La science a souffert de la grande récession. « C’était la première fois depuis la Seconde Guerre mondiale que les fonds de R&D diminuaient significativement. Depuis la création du concept de science d’État, soit parce que le PIB a augmenté et que le pourcentage consacré à la recherche s’est maintenu, soit parce que le PIB a peu augmenté mais que le pourcentage de la recherche augmenté, il y a toujours eu une augmentation du financement de la R&D. Jusqu’à ce que la crise arrive ».

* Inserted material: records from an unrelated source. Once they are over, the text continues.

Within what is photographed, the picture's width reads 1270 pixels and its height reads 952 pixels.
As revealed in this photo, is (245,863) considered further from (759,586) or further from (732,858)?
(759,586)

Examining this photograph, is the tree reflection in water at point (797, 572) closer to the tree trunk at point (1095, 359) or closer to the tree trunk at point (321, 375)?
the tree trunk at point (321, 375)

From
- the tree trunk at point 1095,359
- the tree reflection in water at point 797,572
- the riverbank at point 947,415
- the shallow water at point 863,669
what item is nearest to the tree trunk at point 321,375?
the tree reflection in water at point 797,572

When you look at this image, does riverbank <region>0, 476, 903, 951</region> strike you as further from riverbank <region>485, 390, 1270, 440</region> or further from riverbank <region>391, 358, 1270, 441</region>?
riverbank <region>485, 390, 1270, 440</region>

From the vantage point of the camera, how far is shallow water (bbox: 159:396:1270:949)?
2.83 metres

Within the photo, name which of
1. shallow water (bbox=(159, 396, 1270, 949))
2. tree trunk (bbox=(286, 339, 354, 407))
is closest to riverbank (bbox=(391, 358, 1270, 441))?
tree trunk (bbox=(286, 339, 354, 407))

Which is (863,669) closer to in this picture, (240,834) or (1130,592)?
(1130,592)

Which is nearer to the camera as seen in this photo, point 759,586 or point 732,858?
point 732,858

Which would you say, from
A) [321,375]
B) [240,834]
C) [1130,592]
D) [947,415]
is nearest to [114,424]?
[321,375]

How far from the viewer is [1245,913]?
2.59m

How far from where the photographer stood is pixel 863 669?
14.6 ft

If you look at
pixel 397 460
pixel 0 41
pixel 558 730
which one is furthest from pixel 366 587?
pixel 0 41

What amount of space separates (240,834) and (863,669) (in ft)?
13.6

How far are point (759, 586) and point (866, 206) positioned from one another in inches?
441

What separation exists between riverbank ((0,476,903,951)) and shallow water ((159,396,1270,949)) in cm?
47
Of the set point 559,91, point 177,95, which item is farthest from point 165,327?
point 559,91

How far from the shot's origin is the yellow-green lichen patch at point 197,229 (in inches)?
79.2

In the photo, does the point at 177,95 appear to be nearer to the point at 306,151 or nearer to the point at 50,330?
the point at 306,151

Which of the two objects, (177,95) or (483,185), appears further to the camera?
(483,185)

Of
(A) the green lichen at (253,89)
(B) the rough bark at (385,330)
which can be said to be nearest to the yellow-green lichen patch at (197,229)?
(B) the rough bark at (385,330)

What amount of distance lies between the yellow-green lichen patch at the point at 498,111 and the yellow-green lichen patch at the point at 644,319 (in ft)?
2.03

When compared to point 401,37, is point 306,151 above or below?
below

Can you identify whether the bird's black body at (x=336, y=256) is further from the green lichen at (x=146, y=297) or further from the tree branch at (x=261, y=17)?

Cela a déclenché la compétitivité et la recherche de méthodes alternatives pour se développer sur le plan académique, explique le physicien. « Il y a une décennie et demie, cela ne s’est pas produit, c’était marginal« .

Pour cette raison, pour revenir à la situation antérieure, il propose que l’évaluation des articles scientifiques ne soit pas guidée par le poids. « Il doit y avoir des indicateurs minimaux mais pas simplement prendre qui a des chiffres bibliométriques plus élevés. »

Parallèlement à cette augmentation de la mauvaise science, des médias spécialisés comme Retraction Watch ou des chercheurs qui se concentrent sur la découverte de fraudes scientifiques, comme Jean Ioannidis soit elisabeth beck. « Il commence à y avoir un secteur d’étude. »

Antonio Herrera évoque la création de comités d’intégrité avec pouvoir de sanction, « pas comme ceux qui existent maintenant puisque, puisqu’ils n’existent pas, c’est un peu lettre morte ».

Au centre de l’attention se trouvent les éditeurs, qui facturent la publication en libre accès « et se lavent les mains lorsque vous signalez une fausse paternité ». D’autres chercheurs ont proposé une revue en libre accès purement publique, espagnole « et transparente ».